======== Excerpt to read

- Genre: Drama
- Created by: Ekta Kapoor
- Written by: Dialogues Rekha Modi
- Screenplay by: Manish Shrivastav
- Story by: Arshad Sayed
- Directed by: Rishi Tyagi Swapnil Mahaling Mujammil Desai
- Creative director: Nivedita Basu
- Starring: Krystal D'Souza Karan Hukku
- Opening theme: "Kahe Naa Kahe" by Priya Bhattacharya
- Composer: Manek Satya
- Country of origin: India
- Original language: Hindi
- No. of seasons: 1
- No. of episodes: 150

Production
- Producers: Ekta Kapoor Shobha Kapoor
- Production locations: Mumbai, India
- Cinematography: Sanjay Memane
- Editor: Vikas Sharma
- Camera setup: Multi-camera
- Running time: 18-22 minutes
- Production company: Balaji Telefilms

Original release
- Network: 9X
- Release: 12 November 2007 – 5 July 2008

= Kahe Naa Kahe =

Kahe Naa Kahe is a Hindi Indian soap opera created by Ekta Kapoor for the network 9X. The show premiered on 12 November 2007 and stars Krystal D'Souza and Karan Hukku. The show ended on 3 July 2008 and was replaced by Kahaani Hamaaray Mahaabhaarat Ki.

================
======== Excerpted records

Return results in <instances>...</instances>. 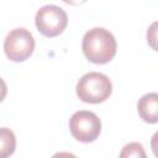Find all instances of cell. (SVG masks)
<instances>
[{
	"label": "cell",
	"instance_id": "cell-6",
	"mask_svg": "<svg viewBox=\"0 0 158 158\" xmlns=\"http://www.w3.org/2000/svg\"><path fill=\"white\" fill-rule=\"evenodd\" d=\"M158 107V95L157 93H148L143 95L137 104V111L141 118L148 123H156L158 121L157 109Z\"/></svg>",
	"mask_w": 158,
	"mask_h": 158
},
{
	"label": "cell",
	"instance_id": "cell-2",
	"mask_svg": "<svg viewBox=\"0 0 158 158\" xmlns=\"http://www.w3.org/2000/svg\"><path fill=\"white\" fill-rule=\"evenodd\" d=\"M112 93V84L102 73L89 72L84 74L77 84L78 98L89 104L104 102Z\"/></svg>",
	"mask_w": 158,
	"mask_h": 158
},
{
	"label": "cell",
	"instance_id": "cell-1",
	"mask_svg": "<svg viewBox=\"0 0 158 158\" xmlns=\"http://www.w3.org/2000/svg\"><path fill=\"white\" fill-rule=\"evenodd\" d=\"M81 48L84 56L95 64H105L116 54V40L114 35L102 27L89 30L84 37Z\"/></svg>",
	"mask_w": 158,
	"mask_h": 158
},
{
	"label": "cell",
	"instance_id": "cell-9",
	"mask_svg": "<svg viewBox=\"0 0 158 158\" xmlns=\"http://www.w3.org/2000/svg\"><path fill=\"white\" fill-rule=\"evenodd\" d=\"M6 94H7V86H6V83L4 81V79L0 78V102L5 99Z\"/></svg>",
	"mask_w": 158,
	"mask_h": 158
},
{
	"label": "cell",
	"instance_id": "cell-5",
	"mask_svg": "<svg viewBox=\"0 0 158 158\" xmlns=\"http://www.w3.org/2000/svg\"><path fill=\"white\" fill-rule=\"evenodd\" d=\"M38 31L46 37H56L63 32L68 23L65 11L57 5L42 6L35 17Z\"/></svg>",
	"mask_w": 158,
	"mask_h": 158
},
{
	"label": "cell",
	"instance_id": "cell-4",
	"mask_svg": "<svg viewBox=\"0 0 158 158\" xmlns=\"http://www.w3.org/2000/svg\"><path fill=\"white\" fill-rule=\"evenodd\" d=\"M35 38L26 28H15L10 31L4 41V51L10 60L23 62L35 49Z\"/></svg>",
	"mask_w": 158,
	"mask_h": 158
},
{
	"label": "cell",
	"instance_id": "cell-8",
	"mask_svg": "<svg viewBox=\"0 0 158 158\" xmlns=\"http://www.w3.org/2000/svg\"><path fill=\"white\" fill-rule=\"evenodd\" d=\"M120 157H146V153L141 143L132 142L123 147L120 153Z\"/></svg>",
	"mask_w": 158,
	"mask_h": 158
},
{
	"label": "cell",
	"instance_id": "cell-10",
	"mask_svg": "<svg viewBox=\"0 0 158 158\" xmlns=\"http://www.w3.org/2000/svg\"><path fill=\"white\" fill-rule=\"evenodd\" d=\"M63 1L69 5H80V4H84L86 0H63Z\"/></svg>",
	"mask_w": 158,
	"mask_h": 158
},
{
	"label": "cell",
	"instance_id": "cell-3",
	"mask_svg": "<svg viewBox=\"0 0 158 158\" xmlns=\"http://www.w3.org/2000/svg\"><path fill=\"white\" fill-rule=\"evenodd\" d=\"M72 136L84 143L95 141L101 132V121L96 114L88 110H80L72 115L69 120Z\"/></svg>",
	"mask_w": 158,
	"mask_h": 158
},
{
	"label": "cell",
	"instance_id": "cell-7",
	"mask_svg": "<svg viewBox=\"0 0 158 158\" xmlns=\"http://www.w3.org/2000/svg\"><path fill=\"white\" fill-rule=\"evenodd\" d=\"M16 148V137L15 133L7 128H0V158H5L11 156Z\"/></svg>",
	"mask_w": 158,
	"mask_h": 158
}]
</instances>
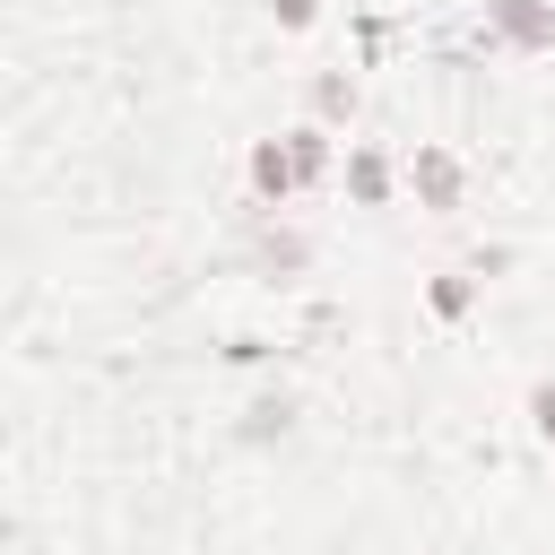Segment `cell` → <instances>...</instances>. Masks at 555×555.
<instances>
[{
    "label": "cell",
    "mask_w": 555,
    "mask_h": 555,
    "mask_svg": "<svg viewBox=\"0 0 555 555\" xmlns=\"http://www.w3.org/2000/svg\"><path fill=\"white\" fill-rule=\"evenodd\" d=\"M347 191H356V199L373 208V199L390 191V165H382V156H356V165H347Z\"/></svg>",
    "instance_id": "cell-5"
},
{
    "label": "cell",
    "mask_w": 555,
    "mask_h": 555,
    "mask_svg": "<svg viewBox=\"0 0 555 555\" xmlns=\"http://www.w3.org/2000/svg\"><path fill=\"white\" fill-rule=\"evenodd\" d=\"M494 17H503V35H520V43H555V17L529 9V0H494Z\"/></svg>",
    "instance_id": "cell-3"
},
{
    "label": "cell",
    "mask_w": 555,
    "mask_h": 555,
    "mask_svg": "<svg viewBox=\"0 0 555 555\" xmlns=\"http://www.w3.org/2000/svg\"><path fill=\"white\" fill-rule=\"evenodd\" d=\"M286 165H295V182H312V173L330 165V130H295V139H286Z\"/></svg>",
    "instance_id": "cell-4"
},
{
    "label": "cell",
    "mask_w": 555,
    "mask_h": 555,
    "mask_svg": "<svg viewBox=\"0 0 555 555\" xmlns=\"http://www.w3.org/2000/svg\"><path fill=\"white\" fill-rule=\"evenodd\" d=\"M251 191H260V199H286V191H295V165H286V147H278V139H269V147H251Z\"/></svg>",
    "instance_id": "cell-1"
},
{
    "label": "cell",
    "mask_w": 555,
    "mask_h": 555,
    "mask_svg": "<svg viewBox=\"0 0 555 555\" xmlns=\"http://www.w3.org/2000/svg\"><path fill=\"white\" fill-rule=\"evenodd\" d=\"M416 191H425V199H434V208H460V165H451V156H434V147H425V156H416Z\"/></svg>",
    "instance_id": "cell-2"
},
{
    "label": "cell",
    "mask_w": 555,
    "mask_h": 555,
    "mask_svg": "<svg viewBox=\"0 0 555 555\" xmlns=\"http://www.w3.org/2000/svg\"><path fill=\"white\" fill-rule=\"evenodd\" d=\"M538 425H546V442H555V408H538Z\"/></svg>",
    "instance_id": "cell-7"
},
{
    "label": "cell",
    "mask_w": 555,
    "mask_h": 555,
    "mask_svg": "<svg viewBox=\"0 0 555 555\" xmlns=\"http://www.w3.org/2000/svg\"><path fill=\"white\" fill-rule=\"evenodd\" d=\"M278 17L286 26H312V0H278Z\"/></svg>",
    "instance_id": "cell-6"
}]
</instances>
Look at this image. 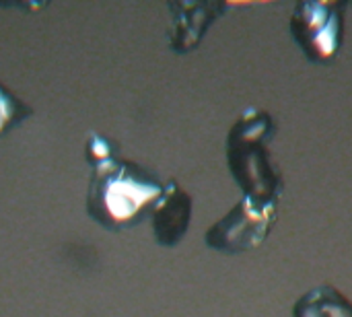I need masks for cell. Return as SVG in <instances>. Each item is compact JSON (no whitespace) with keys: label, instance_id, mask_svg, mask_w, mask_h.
<instances>
[{"label":"cell","instance_id":"9","mask_svg":"<svg viewBox=\"0 0 352 317\" xmlns=\"http://www.w3.org/2000/svg\"><path fill=\"white\" fill-rule=\"evenodd\" d=\"M116 149H113V142L107 140L105 136L101 134H91L89 140H87V159L89 161H103V159H109V157H116Z\"/></svg>","mask_w":352,"mask_h":317},{"label":"cell","instance_id":"8","mask_svg":"<svg viewBox=\"0 0 352 317\" xmlns=\"http://www.w3.org/2000/svg\"><path fill=\"white\" fill-rule=\"evenodd\" d=\"M29 116L31 109L21 103L4 85H0V136H4L10 128L19 126Z\"/></svg>","mask_w":352,"mask_h":317},{"label":"cell","instance_id":"5","mask_svg":"<svg viewBox=\"0 0 352 317\" xmlns=\"http://www.w3.org/2000/svg\"><path fill=\"white\" fill-rule=\"evenodd\" d=\"M155 239L163 248H175L188 233L192 221V196L175 182H167L153 210Z\"/></svg>","mask_w":352,"mask_h":317},{"label":"cell","instance_id":"4","mask_svg":"<svg viewBox=\"0 0 352 317\" xmlns=\"http://www.w3.org/2000/svg\"><path fill=\"white\" fill-rule=\"evenodd\" d=\"M276 215V202H260L243 196L227 217H223L208 229L204 241L210 250L223 254L250 252L272 233Z\"/></svg>","mask_w":352,"mask_h":317},{"label":"cell","instance_id":"1","mask_svg":"<svg viewBox=\"0 0 352 317\" xmlns=\"http://www.w3.org/2000/svg\"><path fill=\"white\" fill-rule=\"evenodd\" d=\"M163 188L155 173L116 155L95 163L87 210L103 227L122 231L153 210Z\"/></svg>","mask_w":352,"mask_h":317},{"label":"cell","instance_id":"7","mask_svg":"<svg viewBox=\"0 0 352 317\" xmlns=\"http://www.w3.org/2000/svg\"><path fill=\"white\" fill-rule=\"evenodd\" d=\"M293 317H352V303L336 287L320 285L297 299Z\"/></svg>","mask_w":352,"mask_h":317},{"label":"cell","instance_id":"6","mask_svg":"<svg viewBox=\"0 0 352 317\" xmlns=\"http://www.w3.org/2000/svg\"><path fill=\"white\" fill-rule=\"evenodd\" d=\"M223 2H169L171 10V47L177 54L192 52L208 27L225 12Z\"/></svg>","mask_w":352,"mask_h":317},{"label":"cell","instance_id":"2","mask_svg":"<svg viewBox=\"0 0 352 317\" xmlns=\"http://www.w3.org/2000/svg\"><path fill=\"white\" fill-rule=\"evenodd\" d=\"M274 134L276 122L268 111L256 107L243 111L227 136V163L243 196L278 204L285 179L268 151Z\"/></svg>","mask_w":352,"mask_h":317},{"label":"cell","instance_id":"3","mask_svg":"<svg viewBox=\"0 0 352 317\" xmlns=\"http://www.w3.org/2000/svg\"><path fill=\"white\" fill-rule=\"evenodd\" d=\"M346 2H299L289 29L309 62L332 64L344 39Z\"/></svg>","mask_w":352,"mask_h":317}]
</instances>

================

The exercise — Reproduce the part of the Kahe Naa Kahe text above that begins at the words "Kahe Naa Kahe is" and stops after "Hamaaray Mahaabhaarat Ki.".

Solved exercise —
Kahe Naa Kahe is a Hindi Indian soap opera created by Ekta Kapoor for the network 9X. The show premiered on 12 November 2007 and stars Krystal D'Souza and Karan Hukku. The show ended on 3 July 2008 and was replaced by Kahaani Hamaaray Mahaabhaarat Ki.